=== Exercise requirements ===
Find every line in the entries below that contains the string "left" and copy each of those lines in full. Case counts.

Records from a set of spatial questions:
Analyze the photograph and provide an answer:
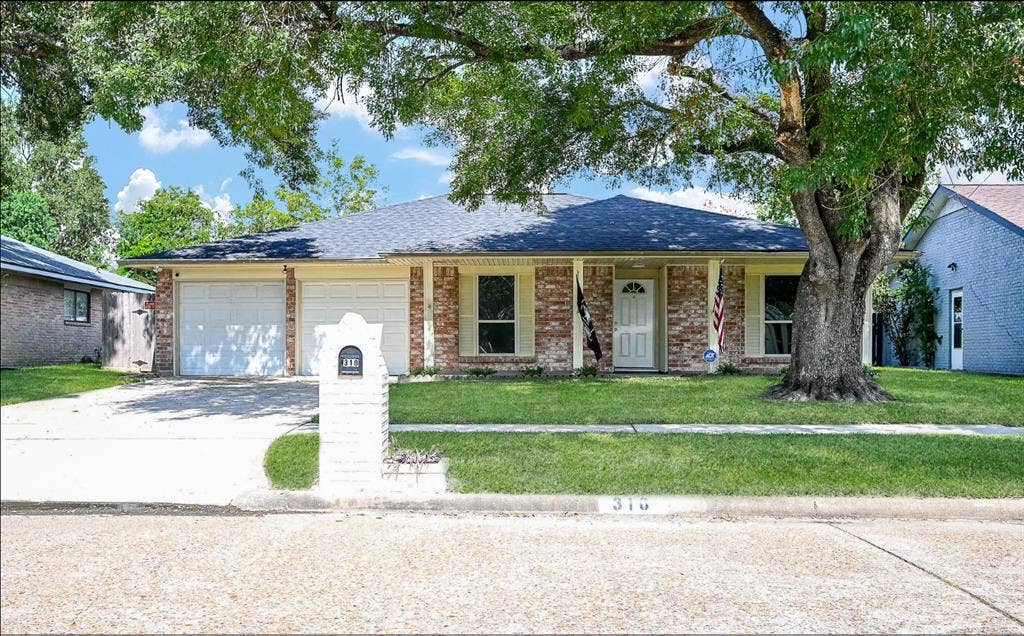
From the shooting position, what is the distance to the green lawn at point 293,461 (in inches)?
256

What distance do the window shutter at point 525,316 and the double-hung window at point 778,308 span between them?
5.65 metres

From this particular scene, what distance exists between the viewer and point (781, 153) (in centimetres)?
1156

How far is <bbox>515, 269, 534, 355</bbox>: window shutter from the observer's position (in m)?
16.8

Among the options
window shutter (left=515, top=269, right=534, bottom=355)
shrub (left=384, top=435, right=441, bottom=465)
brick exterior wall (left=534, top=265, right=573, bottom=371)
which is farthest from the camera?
window shutter (left=515, top=269, right=534, bottom=355)

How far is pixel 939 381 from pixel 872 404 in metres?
5.42

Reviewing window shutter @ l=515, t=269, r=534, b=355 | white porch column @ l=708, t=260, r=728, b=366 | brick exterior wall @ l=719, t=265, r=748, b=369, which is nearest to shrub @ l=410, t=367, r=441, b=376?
window shutter @ l=515, t=269, r=534, b=355

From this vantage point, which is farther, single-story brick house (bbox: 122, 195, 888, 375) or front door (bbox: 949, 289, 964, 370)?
front door (bbox: 949, 289, 964, 370)

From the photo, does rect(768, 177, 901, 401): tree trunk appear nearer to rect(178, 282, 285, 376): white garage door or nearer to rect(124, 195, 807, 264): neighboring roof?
rect(124, 195, 807, 264): neighboring roof

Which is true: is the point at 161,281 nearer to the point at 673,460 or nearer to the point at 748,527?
the point at 673,460

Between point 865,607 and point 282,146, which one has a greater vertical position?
point 282,146

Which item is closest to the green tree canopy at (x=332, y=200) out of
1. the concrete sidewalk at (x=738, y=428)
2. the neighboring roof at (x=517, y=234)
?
the neighboring roof at (x=517, y=234)

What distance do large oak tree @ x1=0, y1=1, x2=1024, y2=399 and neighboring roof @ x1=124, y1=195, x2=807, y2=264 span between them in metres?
2.04

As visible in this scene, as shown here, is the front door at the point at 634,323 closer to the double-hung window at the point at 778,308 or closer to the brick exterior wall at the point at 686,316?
the brick exterior wall at the point at 686,316

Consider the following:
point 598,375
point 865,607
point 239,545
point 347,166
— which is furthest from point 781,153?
point 347,166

=== Full solution ===
window shutter (left=515, top=269, right=534, bottom=355)
shrub (left=384, top=435, right=441, bottom=465)
brick exterior wall (left=534, top=265, right=573, bottom=371)
window shutter (left=515, top=269, right=534, bottom=355)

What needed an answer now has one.